Len memilih berdiam diri, menunggu jawaban. Tapi melihat Rin yang tatapannya tidak fokus, ia mengerti gadis itu tidak akan merespon. Len mendecih kesal. Ia paling tidak suka melihat Rin yang seperti ini.
"Rin..." Len mencoba berkata selembut mungkin. Rasa khawatirnya sudah tidak bisa ia tutupi melihat gadis di hadapannya yang tampak kacau. Dan, Len tahu kenapa. Pacaran selama dua tahun bukan waktu yang singkat baginya untuk mengenal seorang Kamine Rin. Gadis itu seringkali menyiksa diri dengan isi pikirannya yang terlalu jauh—membuat Len ingin meneriaki Rin bahwa ia tidak perlu bersikap sampai seperti ini.
Pemuda dengan iris langit itu meraih tangan Rin ragu-ragu, menggenggamnya. Genggaman yang tidak terlalu kuat namun tegas. Dan, Rin tidak menolak. Ia menyukai rasa hangat yang diberikan Len lewat sentuhan tangannya.

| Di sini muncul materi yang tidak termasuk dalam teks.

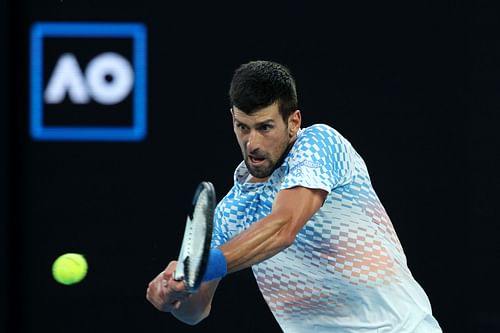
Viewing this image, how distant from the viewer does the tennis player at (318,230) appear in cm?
342

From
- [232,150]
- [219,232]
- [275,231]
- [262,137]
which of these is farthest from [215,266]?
[232,150]

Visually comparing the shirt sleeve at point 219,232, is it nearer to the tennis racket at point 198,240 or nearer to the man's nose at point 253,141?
the man's nose at point 253,141

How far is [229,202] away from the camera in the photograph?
3662 mm

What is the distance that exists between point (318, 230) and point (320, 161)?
316 mm

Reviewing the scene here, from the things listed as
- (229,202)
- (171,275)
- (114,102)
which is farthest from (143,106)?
(171,275)

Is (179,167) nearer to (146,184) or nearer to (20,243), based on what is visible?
(146,184)

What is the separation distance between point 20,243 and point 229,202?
1.69 m

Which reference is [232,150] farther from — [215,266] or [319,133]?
[215,266]

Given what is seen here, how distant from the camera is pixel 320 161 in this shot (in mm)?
3260

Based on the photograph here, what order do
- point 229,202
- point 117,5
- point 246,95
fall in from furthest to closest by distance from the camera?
point 117,5, point 229,202, point 246,95

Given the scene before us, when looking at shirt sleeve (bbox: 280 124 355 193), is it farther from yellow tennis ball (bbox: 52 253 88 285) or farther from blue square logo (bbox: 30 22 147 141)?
yellow tennis ball (bbox: 52 253 88 285)

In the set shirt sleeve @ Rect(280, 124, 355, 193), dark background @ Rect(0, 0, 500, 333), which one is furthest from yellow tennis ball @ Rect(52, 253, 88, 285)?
shirt sleeve @ Rect(280, 124, 355, 193)

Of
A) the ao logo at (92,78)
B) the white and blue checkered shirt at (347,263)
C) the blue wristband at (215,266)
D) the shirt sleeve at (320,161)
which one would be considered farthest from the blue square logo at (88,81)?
the blue wristband at (215,266)

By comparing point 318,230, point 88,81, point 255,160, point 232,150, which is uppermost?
point 88,81
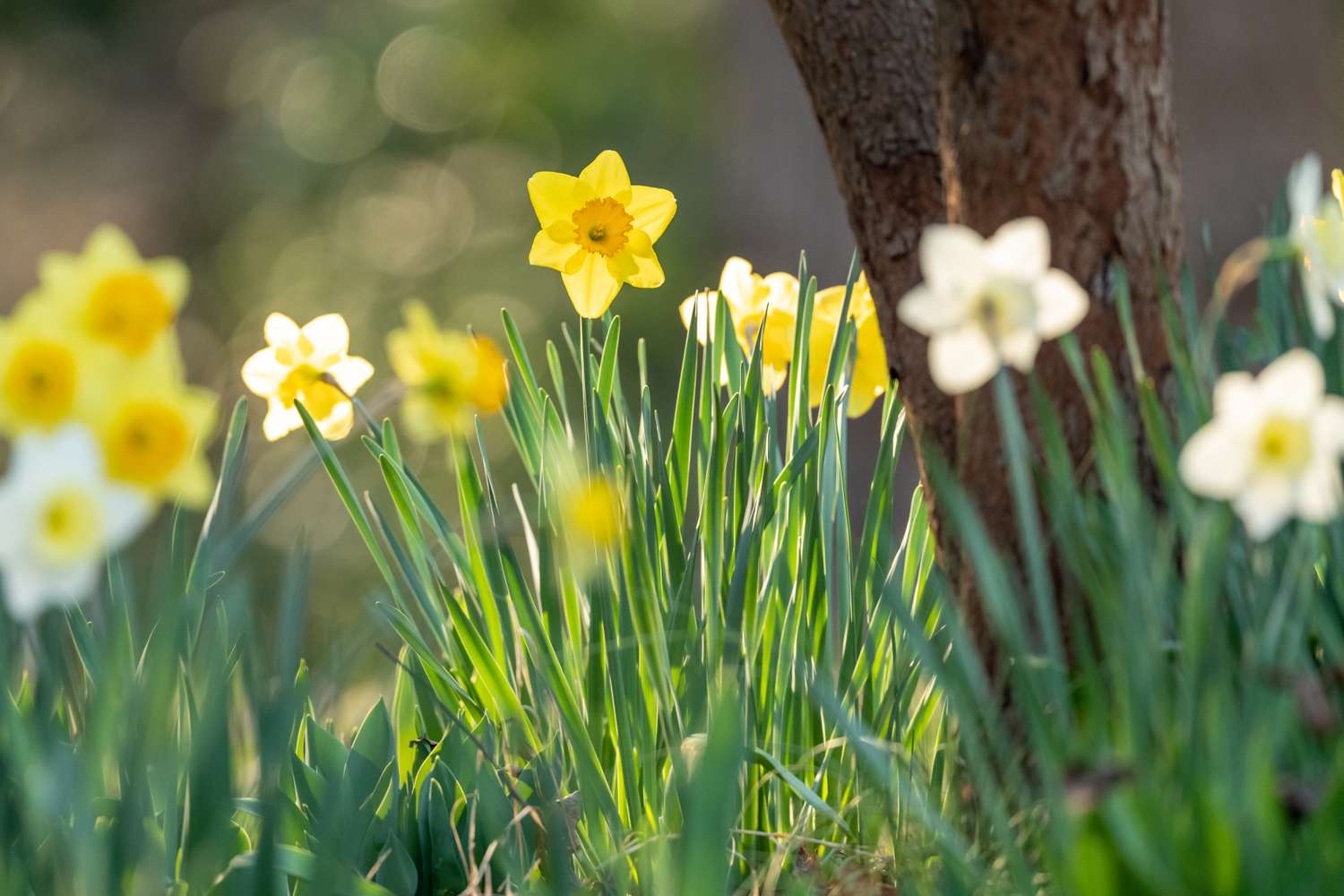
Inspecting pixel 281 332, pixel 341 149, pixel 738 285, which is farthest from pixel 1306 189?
pixel 341 149

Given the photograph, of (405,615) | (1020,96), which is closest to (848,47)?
(1020,96)

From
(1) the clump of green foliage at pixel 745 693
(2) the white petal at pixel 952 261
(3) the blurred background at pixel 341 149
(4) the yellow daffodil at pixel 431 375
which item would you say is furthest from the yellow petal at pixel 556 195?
(3) the blurred background at pixel 341 149

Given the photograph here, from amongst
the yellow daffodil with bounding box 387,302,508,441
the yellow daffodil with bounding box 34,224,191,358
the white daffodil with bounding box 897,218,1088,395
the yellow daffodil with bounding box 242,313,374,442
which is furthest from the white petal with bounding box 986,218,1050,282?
the yellow daffodil with bounding box 242,313,374,442

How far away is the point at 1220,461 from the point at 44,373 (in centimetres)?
51

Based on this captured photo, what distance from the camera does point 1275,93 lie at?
2992mm

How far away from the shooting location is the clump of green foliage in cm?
60

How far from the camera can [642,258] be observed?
110cm

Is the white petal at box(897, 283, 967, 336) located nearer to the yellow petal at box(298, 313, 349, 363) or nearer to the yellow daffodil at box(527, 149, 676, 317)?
the yellow daffodil at box(527, 149, 676, 317)

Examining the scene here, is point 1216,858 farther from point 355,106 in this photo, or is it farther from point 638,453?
point 355,106

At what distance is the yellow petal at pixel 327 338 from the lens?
3.61ft

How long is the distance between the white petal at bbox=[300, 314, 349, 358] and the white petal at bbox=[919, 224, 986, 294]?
2.00ft

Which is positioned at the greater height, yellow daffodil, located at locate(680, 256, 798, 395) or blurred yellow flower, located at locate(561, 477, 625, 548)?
A: yellow daffodil, located at locate(680, 256, 798, 395)

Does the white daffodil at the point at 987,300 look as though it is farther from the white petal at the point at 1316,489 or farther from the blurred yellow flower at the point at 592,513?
the blurred yellow flower at the point at 592,513

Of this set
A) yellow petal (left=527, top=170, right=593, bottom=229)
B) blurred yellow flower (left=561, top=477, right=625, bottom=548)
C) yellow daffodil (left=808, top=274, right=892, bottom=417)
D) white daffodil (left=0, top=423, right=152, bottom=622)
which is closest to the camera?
white daffodil (left=0, top=423, right=152, bottom=622)
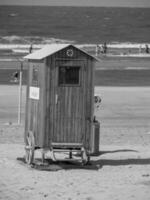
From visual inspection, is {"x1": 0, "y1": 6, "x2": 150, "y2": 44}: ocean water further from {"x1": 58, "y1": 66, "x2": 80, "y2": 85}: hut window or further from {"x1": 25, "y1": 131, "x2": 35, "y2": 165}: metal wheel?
{"x1": 58, "y1": 66, "x2": 80, "y2": 85}: hut window

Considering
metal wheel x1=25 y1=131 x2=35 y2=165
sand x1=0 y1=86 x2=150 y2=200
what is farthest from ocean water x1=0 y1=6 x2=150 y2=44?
metal wheel x1=25 y1=131 x2=35 y2=165

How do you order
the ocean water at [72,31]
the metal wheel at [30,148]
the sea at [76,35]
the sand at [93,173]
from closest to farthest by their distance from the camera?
the sand at [93,173] < the metal wheel at [30,148] < the sea at [76,35] < the ocean water at [72,31]

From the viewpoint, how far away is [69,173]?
38.8 ft

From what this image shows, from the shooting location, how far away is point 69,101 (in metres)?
12.1

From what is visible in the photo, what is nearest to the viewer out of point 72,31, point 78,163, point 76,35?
point 78,163

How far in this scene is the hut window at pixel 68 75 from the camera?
39.7 ft

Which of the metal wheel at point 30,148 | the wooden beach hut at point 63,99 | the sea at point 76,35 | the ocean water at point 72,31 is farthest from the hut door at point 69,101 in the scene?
the ocean water at point 72,31

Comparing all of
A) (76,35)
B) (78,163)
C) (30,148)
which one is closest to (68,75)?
(30,148)

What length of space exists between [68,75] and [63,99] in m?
0.36

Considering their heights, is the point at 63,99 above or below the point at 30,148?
above

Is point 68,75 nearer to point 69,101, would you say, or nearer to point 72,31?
point 69,101

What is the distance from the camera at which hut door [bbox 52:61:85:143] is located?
12.1m

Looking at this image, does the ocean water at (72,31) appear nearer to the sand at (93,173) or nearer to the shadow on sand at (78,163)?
the sand at (93,173)

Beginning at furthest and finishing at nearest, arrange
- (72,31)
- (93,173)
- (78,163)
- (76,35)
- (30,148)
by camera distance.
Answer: (72,31) → (76,35) → (78,163) → (30,148) → (93,173)
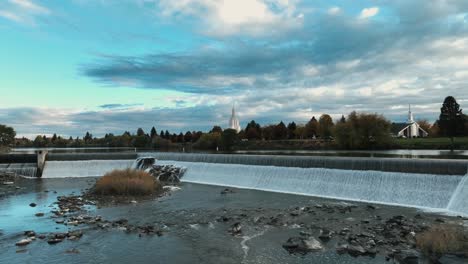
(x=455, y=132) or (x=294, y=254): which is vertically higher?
(x=455, y=132)

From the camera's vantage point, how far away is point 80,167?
3259 cm

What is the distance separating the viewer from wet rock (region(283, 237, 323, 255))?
34.2 feet

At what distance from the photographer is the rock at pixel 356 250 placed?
9945mm

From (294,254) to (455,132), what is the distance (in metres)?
44.8

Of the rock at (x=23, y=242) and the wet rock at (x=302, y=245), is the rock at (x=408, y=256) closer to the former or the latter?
the wet rock at (x=302, y=245)

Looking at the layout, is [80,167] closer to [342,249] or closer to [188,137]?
[342,249]

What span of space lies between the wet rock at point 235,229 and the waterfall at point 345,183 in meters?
7.14

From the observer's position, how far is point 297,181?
21.2 m

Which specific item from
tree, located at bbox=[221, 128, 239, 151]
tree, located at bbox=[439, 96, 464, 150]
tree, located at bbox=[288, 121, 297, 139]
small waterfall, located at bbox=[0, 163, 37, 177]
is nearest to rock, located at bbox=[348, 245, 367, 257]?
small waterfall, located at bbox=[0, 163, 37, 177]

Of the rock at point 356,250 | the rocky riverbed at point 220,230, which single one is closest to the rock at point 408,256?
the rocky riverbed at point 220,230

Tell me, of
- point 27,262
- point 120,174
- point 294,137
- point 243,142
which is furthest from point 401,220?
point 294,137

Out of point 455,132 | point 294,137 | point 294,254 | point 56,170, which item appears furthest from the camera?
point 294,137

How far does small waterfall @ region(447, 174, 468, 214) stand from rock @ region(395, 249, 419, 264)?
232 inches

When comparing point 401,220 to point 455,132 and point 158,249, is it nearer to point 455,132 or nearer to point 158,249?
point 158,249
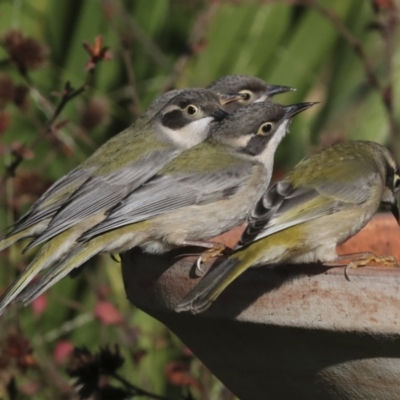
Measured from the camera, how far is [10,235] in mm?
3824

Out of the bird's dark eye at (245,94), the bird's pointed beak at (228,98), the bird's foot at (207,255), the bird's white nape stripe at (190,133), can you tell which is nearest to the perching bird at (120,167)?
the bird's white nape stripe at (190,133)

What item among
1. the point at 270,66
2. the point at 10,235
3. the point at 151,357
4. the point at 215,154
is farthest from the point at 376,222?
the point at 270,66

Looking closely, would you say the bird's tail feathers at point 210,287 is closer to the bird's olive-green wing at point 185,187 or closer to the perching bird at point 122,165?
the bird's olive-green wing at point 185,187

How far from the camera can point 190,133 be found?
4.45 meters

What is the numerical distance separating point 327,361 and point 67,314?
365 cm

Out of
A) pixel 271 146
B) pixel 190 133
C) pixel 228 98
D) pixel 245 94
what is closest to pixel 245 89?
pixel 245 94

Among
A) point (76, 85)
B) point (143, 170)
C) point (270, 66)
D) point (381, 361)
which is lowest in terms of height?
point (270, 66)

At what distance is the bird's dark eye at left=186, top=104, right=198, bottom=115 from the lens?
432 cm

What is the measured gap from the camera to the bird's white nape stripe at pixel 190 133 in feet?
14.3

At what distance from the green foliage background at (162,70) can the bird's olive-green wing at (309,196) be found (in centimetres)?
201

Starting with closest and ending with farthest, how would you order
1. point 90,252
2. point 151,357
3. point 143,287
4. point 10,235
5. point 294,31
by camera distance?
point 143,287 → point 90,252 → point 10,235 → point 151,357 → point 294,31

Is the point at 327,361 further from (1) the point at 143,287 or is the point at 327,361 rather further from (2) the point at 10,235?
(2) the point at 10,235

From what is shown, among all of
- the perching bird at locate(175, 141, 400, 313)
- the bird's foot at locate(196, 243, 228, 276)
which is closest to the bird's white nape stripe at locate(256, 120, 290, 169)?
the perching bird at locate(175, 141, 400, 313)

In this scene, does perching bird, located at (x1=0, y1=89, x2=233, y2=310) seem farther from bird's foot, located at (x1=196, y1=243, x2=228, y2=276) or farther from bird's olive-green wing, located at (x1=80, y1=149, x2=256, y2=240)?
bird's foot, located at (x1=196, y1=243, x2=228, y2=276)
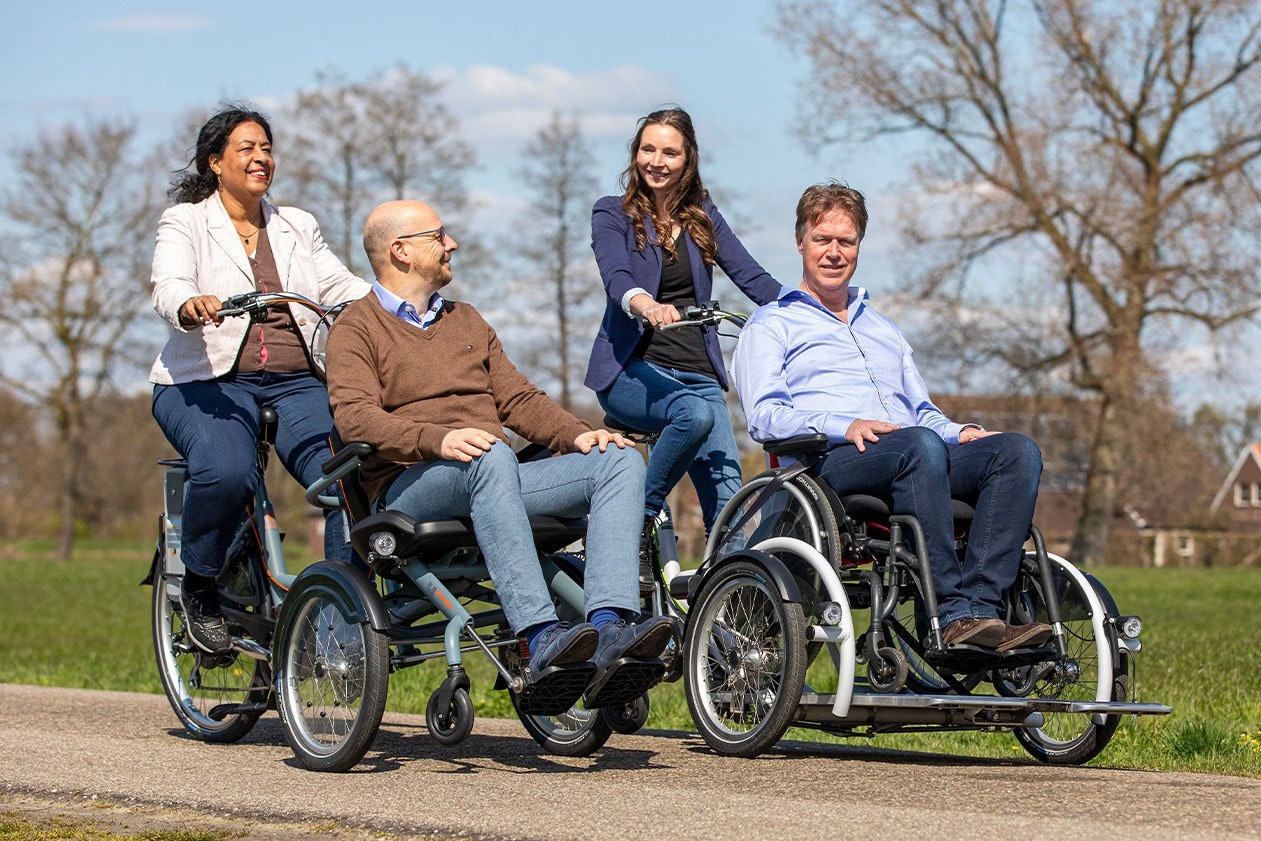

"Aku tidak mau melihatmu menyiksa diri sendiri, Rin," ucap Len lambat-lambat, berusaha mencari kata yang pas agar tidak menyinggung gadis di hadapannya. Ia mempererat genggaman tangan mereka. "Jadi..."
"... jangan sedih, ya." ucapnya kemudian.
Rin terdiam—menggeleng pelan. Ia menggigit bibirnya sampai terasa sakit. "Bukan, Len. Bukan itu."
Len menatap Rin. Dengan intens. Mengatakan secara tidak langsung bahwa ia mendengarkan.
"Aku bukan sedih karena nilaiku," lanjutnya dengan senyuman paksa. Berusaha meyakinkan Len bahwa ia baik-baik saja, meski ia tahu Len tidak akan tertipu dengan akting payahnya. "Hal yang sudah terjadi tidak bisa diubah lagi. Aku tahu itu,"
Rin membalas genggaman Len. Lebih erat dari sebelumnya. "Hanya saja—"
Kedua mata Len membulat saat melihat air mata terjatuh.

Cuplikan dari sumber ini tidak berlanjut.